Name	Purpose	Lifespan
_abck	Bot and fraud prevention, prevent automated traffic from IT system or human user.	365 days
_csrf	Prevent Cross Site Request Forgery attacks.	0
ak_bmsc	Bot and fraud prevention, prevent automated traffic from IT system or human user.	2 hours
akacd_*	Akamai Web Application Firewall. Allow phased release by managing access volume per version.	0
AWSALBTG	Amazon Web Services Elastic Load Balancing. Optimize network resource usage by assigning a sticky session to a target group via this cookie.	7 days
AWSALBTGCORS	Amazon Web Services Elastic Load Balancing, specifically used for cross-origin resource sharing (CORS), requires SameSite attribute to enable stickiness.	7 days
bm_sv	Bot and fraud prevention, prevent automated traffic from IT system or human user.	2 hours
bm_sz	Bot and fraud prevention, prevent automated traffic from IT system or human user.	4 hours
brandingid	Display customer logo on the page, if available.	0
cookie_3rdparty	Used by TrustArc to test if website visitor's browser allow third party cookies.
JWT	Authentication token generated upon successful login.	1 hour
notice_behavior	Consent behavior based on region of the website visitor's browser.	0
notice_gdpr_prefs	Store TrustArc cookie consent management setting.	13 months
notice_preferences	Store consent behaviour based on usage of legacy "Slider UI" version.	13 months
OTDefaultLang	Store current language as default language	13 months
OTLang	Stores the current language for the session.	0
OTSEC670817	Validates if user session from database belongs to currently logged in user.	0
OTSESSIONAABQRD	Stores the session id of user's current session in current form.	0
OTSESSIONAABQRN	Stores the session id of user's current session in legacy form.	0
ottcode	One time token code needed for legacy login flows.	0
s_cc	Determine whether cookies are enabled in user’s browser for Adobe Analytics.	0
s_fid	Determine if standard s_vi cookie is unavailable due to third-party cookie restrictions.	13 months
TAsessionID	TrustArc Cookie Consent Manager reporting.	30 minutes
token_test	Used by TrustArc to get notified if website visitor's browser allow third party cookies.
travelhome	Determine the user selected tab on /travelhome.asp	0

Functional Cookies

Name	Purpose	Lifespan
JSESSIONID	Used to store a session identifier so that New Relic can monitor session counts for an application.	0

How can you manage and delete Cookies?

SAP Concur provides you with the option to adjust your preferences for Functional cookies when such cookies are placed on your device by the website. In such a case, you can access preferences at any time by clicking on the “Cookie Preferences” link in the footer of the webpage.
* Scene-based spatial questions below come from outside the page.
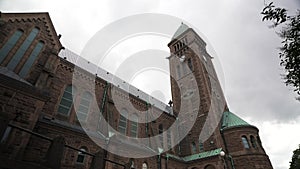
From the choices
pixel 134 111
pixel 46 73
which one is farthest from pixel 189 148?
pixel 46 73

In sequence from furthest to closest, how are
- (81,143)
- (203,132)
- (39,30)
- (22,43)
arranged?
1. (203,132)
2. (39,30)
3. (22,43)
4. (81,143)

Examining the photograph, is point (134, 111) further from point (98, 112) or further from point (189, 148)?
point (189, 148)

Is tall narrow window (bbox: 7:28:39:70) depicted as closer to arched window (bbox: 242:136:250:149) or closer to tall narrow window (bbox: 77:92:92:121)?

You can also block and delete cookies by changing your browser settings. To manage cookies using your browser settings, most browsers allow you to refuse or accept all cookies or only to accept certain types of cookies. The process for the management and deletion of cookies can be found in the help function integrated in your browser.

If you wish to limit the use of cookies, you may not be able to use all the interactive functions of our website.